In fact, a central thesis of Baradaran’s book is that black banks not only cannot thrive outside of the majority culture – collecting black deposits and funneling capital back into the white system – but that they remain inherently weakened by the separation. Serving a depositor community with higher rates of poverty, while lending to a community with depressed housing values, has been a recipe for undercapitalized, unprofitable banks, at least historically. As she documents, the market forces that might outweigh these weaknesses – such as charging higher rates of interest on loans or offering lower rates on deposits haven’t worked either, and they open up the banks to charges of predatory practices.

The black banks might be the victims of (or left weaker by) the larger system, but are often perceived as part of a power structure that’s “disloyal” to the black community. And that’s when they do normal things that banks do.

One of the most interesting sections is Baradaran’s focus on the uses that the Nixon administration – and the federal government before and after Nixon – makes of the idea of “black capitalism.” In Baradaran’s telling, and there’s plenty of evidence in the book of this, Nixon sought to co-opt, blunt, or redirect Black Power through programs that seemed to celebrate and support “Black Capitalism.” But “Black Capitalism” programs historically function as a decoy for the black community and an appeal to the white community, rather than representing something fundamental or substantive.

The “capitalism is the answer” approach of Nixon was then recreated and expanded by Clinton and Obama, and Baradaran remains deeply skeptical of their efficacy as well.

####

Given request A:
Reproduce verbatim everything in the passage on black banks from "One of the most" down to "efficacy as well.".

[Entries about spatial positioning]
####

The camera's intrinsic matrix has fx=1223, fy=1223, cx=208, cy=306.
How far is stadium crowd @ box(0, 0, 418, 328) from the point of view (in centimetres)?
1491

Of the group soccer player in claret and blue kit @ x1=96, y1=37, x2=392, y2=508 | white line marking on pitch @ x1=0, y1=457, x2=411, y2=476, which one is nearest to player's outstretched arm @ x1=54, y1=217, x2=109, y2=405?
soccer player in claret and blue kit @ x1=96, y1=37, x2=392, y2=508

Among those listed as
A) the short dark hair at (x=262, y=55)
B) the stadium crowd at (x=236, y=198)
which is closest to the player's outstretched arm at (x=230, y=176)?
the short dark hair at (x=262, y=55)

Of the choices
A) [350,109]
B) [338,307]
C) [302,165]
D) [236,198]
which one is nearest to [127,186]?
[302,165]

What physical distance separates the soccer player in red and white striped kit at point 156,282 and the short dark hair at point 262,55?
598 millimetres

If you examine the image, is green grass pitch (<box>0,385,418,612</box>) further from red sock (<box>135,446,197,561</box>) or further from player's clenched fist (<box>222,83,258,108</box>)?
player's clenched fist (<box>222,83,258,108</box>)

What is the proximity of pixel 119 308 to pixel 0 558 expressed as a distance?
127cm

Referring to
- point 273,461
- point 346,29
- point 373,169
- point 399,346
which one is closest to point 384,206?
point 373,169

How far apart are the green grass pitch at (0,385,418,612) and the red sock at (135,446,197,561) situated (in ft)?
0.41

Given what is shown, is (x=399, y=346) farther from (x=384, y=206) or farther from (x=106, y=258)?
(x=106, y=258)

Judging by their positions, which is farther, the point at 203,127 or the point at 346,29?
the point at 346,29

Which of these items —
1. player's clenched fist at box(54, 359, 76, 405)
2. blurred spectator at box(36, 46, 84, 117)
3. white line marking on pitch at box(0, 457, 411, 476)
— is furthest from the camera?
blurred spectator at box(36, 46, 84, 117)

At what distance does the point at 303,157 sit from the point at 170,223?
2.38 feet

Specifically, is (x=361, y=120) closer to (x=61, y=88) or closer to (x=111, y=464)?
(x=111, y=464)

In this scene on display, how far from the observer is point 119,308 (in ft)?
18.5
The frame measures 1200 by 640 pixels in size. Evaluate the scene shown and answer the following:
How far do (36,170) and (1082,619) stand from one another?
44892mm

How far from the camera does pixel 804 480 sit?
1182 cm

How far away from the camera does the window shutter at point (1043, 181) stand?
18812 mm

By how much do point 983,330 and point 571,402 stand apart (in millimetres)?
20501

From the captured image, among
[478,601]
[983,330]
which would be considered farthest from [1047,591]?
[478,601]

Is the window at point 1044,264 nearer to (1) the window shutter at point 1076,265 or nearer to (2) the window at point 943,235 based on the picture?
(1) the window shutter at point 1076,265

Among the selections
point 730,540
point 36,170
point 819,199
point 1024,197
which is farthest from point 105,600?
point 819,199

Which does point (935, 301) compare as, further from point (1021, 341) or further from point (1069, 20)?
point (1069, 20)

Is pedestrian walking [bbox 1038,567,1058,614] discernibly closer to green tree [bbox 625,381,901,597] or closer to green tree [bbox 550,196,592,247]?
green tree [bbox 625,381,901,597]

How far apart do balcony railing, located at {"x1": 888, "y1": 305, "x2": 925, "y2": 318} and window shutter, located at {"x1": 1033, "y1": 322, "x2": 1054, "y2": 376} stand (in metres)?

####

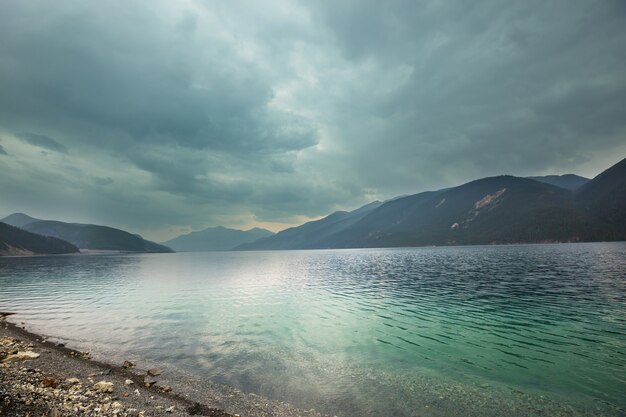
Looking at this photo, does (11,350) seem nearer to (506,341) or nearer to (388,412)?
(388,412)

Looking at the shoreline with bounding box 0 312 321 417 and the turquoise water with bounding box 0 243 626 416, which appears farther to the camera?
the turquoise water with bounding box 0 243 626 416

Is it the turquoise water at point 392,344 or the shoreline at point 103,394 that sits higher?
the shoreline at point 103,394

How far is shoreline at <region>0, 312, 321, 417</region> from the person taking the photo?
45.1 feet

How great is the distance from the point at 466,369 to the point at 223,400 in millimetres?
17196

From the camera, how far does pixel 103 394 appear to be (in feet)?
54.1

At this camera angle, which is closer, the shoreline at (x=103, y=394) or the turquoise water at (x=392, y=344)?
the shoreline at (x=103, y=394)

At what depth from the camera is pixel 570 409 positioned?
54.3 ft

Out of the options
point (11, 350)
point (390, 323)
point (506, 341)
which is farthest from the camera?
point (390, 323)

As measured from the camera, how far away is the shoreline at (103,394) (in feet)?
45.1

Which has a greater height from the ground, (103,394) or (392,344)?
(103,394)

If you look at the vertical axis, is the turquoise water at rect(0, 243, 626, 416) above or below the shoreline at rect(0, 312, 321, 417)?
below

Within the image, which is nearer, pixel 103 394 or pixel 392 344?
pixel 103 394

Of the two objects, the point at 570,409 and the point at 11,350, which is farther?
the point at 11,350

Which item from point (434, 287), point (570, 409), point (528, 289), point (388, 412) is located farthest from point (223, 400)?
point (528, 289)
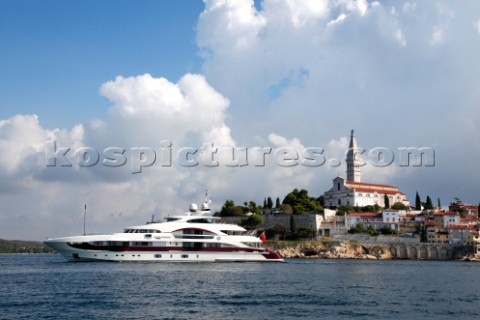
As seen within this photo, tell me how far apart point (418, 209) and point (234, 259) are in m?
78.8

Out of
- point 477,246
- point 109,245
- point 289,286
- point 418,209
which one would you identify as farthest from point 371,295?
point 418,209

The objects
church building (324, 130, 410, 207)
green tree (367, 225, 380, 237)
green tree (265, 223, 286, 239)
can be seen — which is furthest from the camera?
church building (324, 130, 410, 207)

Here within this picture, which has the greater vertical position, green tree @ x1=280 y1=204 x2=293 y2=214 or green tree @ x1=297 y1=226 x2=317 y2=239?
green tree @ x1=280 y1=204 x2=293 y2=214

####

Given request B:
Report every line of the records that contains the word "closer".

Exercise output A:
One of the most interesting sections is Baradaran’s focus on the uses that the Nixon administration – and the federal government before and after Nixon – makes of the idea of “black capitalism.” In Baradaran’s telling, and there’s plenty of evidence in the book of this, Nixon sought to co-opt, blunt, or redirect Black Power through programs that seemed to celebrate and support “Black Capitalism.” But “Black Capitalism” programs historically function as a decoy for the black community and an appeal to the white community, rather than representing something fundamental or substantive.

The “capitalism is the answer” approach of Nixon was then recreated and expanded by Clinton and Obama, and Baradaran remains deeply skeptical of their efficacy as well.

Exercise output B:
Specifically, is (x=361, y=120) closer to (x=61, y=88) or closer to (x=111, y=464)?
Is pedestrian walking [bbox 1038,567,1058,614] discernibly closer to green tree [bbox 625,381,901,597] or closer to green tree [bbox 550,196,592,247]?
At this camera angle, which is closer, the shoreline at (x=103, y=394) or the turquoise water at (x=392, y=344)?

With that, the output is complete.